The G-clef is arguably the most recognizable musical symbol, also for non-musicians. Its familiar shape looks like a distorted ampersand symbol, though you might be surprised to learn that it actually emerged as an evolution of the letter G (well, I’d say it’s as close to the original as this portrait of Picasso, but historians know better than me).
The Chronotron logo, which represents the fusion of a G-clef and a clock – a “Clock-clef”, if you will –, took shape more than one decade ago. Credit where credit is due, it’s my wife who came up with the idea and first sketched it on paper. Later on, the Cuban designer Diego Monzón produced the first vector image of it, which is still at the heart of today’s app branding.
Since Chronotron became an app, the app logo consisted in the original Clock-clef enclosed in a guitar pick shape.

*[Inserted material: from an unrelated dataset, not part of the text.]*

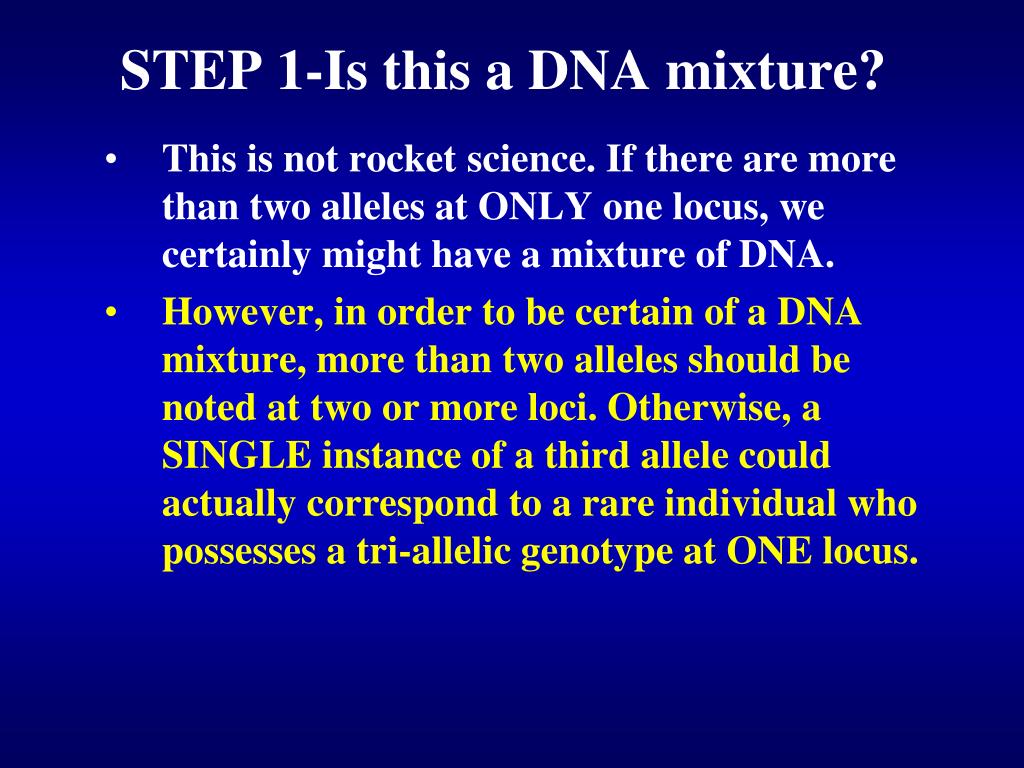 STEP 1-Is this a DNA mixture?

• This is not rocket science. If there are more than two alleles at ONLY one locus, we certainly might have a mixture of DNA.

• However, in order to be certain of a DNA mixture, more than two alleles should be noted at two or more loci. Otherwise, a SINGLE instance of a third allele could actually correspond to a rare individual who possesses a tri-allelic genotype at ONE locus.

This layout conferred the app logo some volume and emphasized the suitability of the software for guitarists, but unfortunately it also turned the original logo into an afterthought. In fact, I bet most of you actually believed that the Chronotron logo was just a G-clef drawn on a guitar pick.
Because Chronotron today covers a wide range of use cases reaching far beyond its original audience, it’s time to update the app imagery accordingly. So, starting from Release 104, we have…
A New App Logo!
Indeed, the most noticeable change in Release 104 is the revamped logo, which is depicted below.

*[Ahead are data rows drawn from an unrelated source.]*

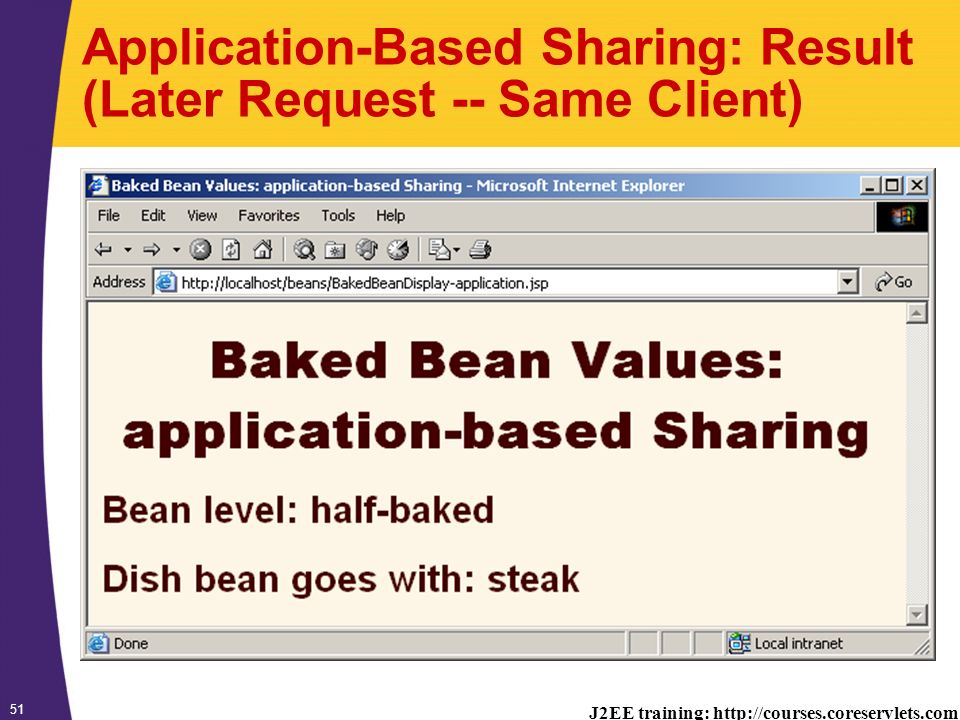 Application-Based Sharing: Result (Later Request -- Same Client)

Baked Bean Values: application-based Sharing - Microsoft Internet Explorer

File Edit View Favorites Tools Help

Address http://localhost/beans/BakedBeanDisplay-application.jsp Go

Baked Bean Values: application-based Sharing

Bean level: half-baked

Dish bean goes with: steak

Done Local intranet

51

J2EE training: http://courses.coreservlets.com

The Clock-clef symbol is now much more prominent than before and it sits on a blurred score, which reduces its verticalness and gives a sense of speed.
If you happen to use Chronotron as the default player for certain file types, you will also notice that the file icon now consists in the Clock-clef symbol on a dark blue background.
Other Changes in Release 104
The audio scroller is now visible by default, but you can still hide it via the Options pane. Waveforms are cached when a file is first loaded, so they load almost instantaneously the next time you open the same file.
A new release is always an opportunity to smash a few bugs. One of these bugs prevented the playlist from moving to the next track while the app is minimized or when the Windows session is locked. This issue was reported by a user – through an app review – and has been fixed in this release.